Он, по желанию княгини, подробнее передал о своем горе и о бегстве из Москвы. Странники пешком и на ямских добрались в Паншино и, узнав от Клима, что семья княгини в Ярцеве, направились сюда. Тарантас, в котором они ехали, обломался в нескольких верстах от Ярцева, и они сюда были подвезены соседними мужиками. Аврора подсела к дьякону.
— Где же спасенный вами племянник? — спросила она.
— Оставил в Коломне; там в певчих его крестный.
— Вы тоже оттуда родом?
— Нет, я из Серпухова; отец и мать давно померли; но там, в подгородном селе, брат моей жены держит постоялый, и я до времени еду к нему. Это — не доезжая Серпухова, за Каширой.
— Ну, пора странникам и на покой, — сказала княгиня, когда возвратился Илья, Все стали расходиться. Аврора, выйдя в залу, обратилась к свояку.
— А Базиль? что же вы ничего не говорите о нем? — спросила она. Быть не может, вы что-нибудь знаете.
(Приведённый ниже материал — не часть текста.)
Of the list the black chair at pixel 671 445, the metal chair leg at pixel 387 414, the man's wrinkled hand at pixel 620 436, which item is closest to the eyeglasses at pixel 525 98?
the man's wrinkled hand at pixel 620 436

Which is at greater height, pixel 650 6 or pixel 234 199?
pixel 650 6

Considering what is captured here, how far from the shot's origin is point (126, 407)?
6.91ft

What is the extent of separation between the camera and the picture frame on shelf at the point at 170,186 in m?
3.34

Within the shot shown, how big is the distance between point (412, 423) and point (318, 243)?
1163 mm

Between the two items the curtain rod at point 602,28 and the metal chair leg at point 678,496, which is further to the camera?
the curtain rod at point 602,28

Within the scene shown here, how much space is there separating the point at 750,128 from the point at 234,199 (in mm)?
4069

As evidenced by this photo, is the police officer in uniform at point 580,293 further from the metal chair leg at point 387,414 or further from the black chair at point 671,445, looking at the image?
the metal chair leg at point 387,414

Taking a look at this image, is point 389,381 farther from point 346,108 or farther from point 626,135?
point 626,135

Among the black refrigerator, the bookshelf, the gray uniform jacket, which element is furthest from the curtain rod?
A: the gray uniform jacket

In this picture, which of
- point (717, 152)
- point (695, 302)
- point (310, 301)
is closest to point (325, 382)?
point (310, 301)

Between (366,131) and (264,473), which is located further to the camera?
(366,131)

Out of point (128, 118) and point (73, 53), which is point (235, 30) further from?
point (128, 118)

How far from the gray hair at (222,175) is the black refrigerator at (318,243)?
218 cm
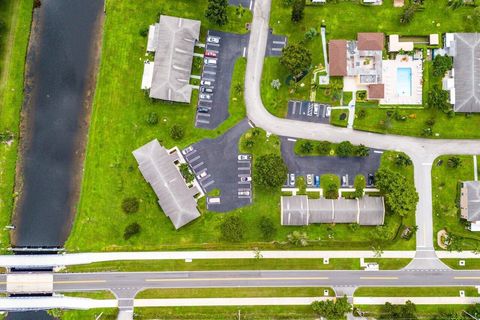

— Где же, сестра, мне знать? — ответил Илья. — Я был схвачен в самом начале, а пленных держат не в одном месте. Успокойтесь, я убежден, что Базиль спасен и что вы его скоро увидите.
XXXV
«Нет, он, наверное, что-нибудь знает и держит в тайне от меня и от всех! — шептал Авроре внутренний голос. — Сестре возвращен любимый человек, а их ребенку отец. Они вместе, и я не смею им завидовать. Но я-то, я? Что будет со мной?» Сон бежал от Авроры. Мысли одна мрачнее другой роились в ее голове. Простясь со всеми, она вошла в свою комнату, села к окну и задумалась. В доме после необычной суеты все наконец затихло. В окно глядела теплая, безлунная, но светлая ночь. Звезды ярко мерцали на небе. Аврора набросила на голову платок и вышла в сад. Ее мучило сознание, что она точно лишняя на свете, что все идет мимо нее, и что она ни в чем, что совершается вокруг, не принимает и не может принять близкого участия. Три обстоятельства, бывшие особенно для нее важными в жизни, пришли ей в голову: смерть матери, разлука с отцовским домом и отъезд жениха в армию. И против всего этого, упавшего на нее так нежданно и негаданно, она оказалась беспомощною. «Да иначе и быть не могло! — рассуждала Аврора, бродя по саду. — Я, нет сомнения, обречена на одни страдания; так мне определено скупою и злою судьбой!» Ей вспомнился ее детский ужас и слезы у гроба матери, ее крики: «Мама, встань, оживи!» Она представляла себе отца, когда он вез ее и Ксению в институт, и она, как теперь помнила, почему-то тогда предчувствовала, что расстается с ним навсегда. Ей вспомнилась до мелочей минувшая весна, знакомство с Перовским, ее помолвка, последние с ним свидания и его отъезд из Москвы. «Сколько с тех пор событий! сколько нового горя! — сказала она себе, глядя с верхней, садовой, поляны за реку, над которой все еще светился отблеск московского зарева.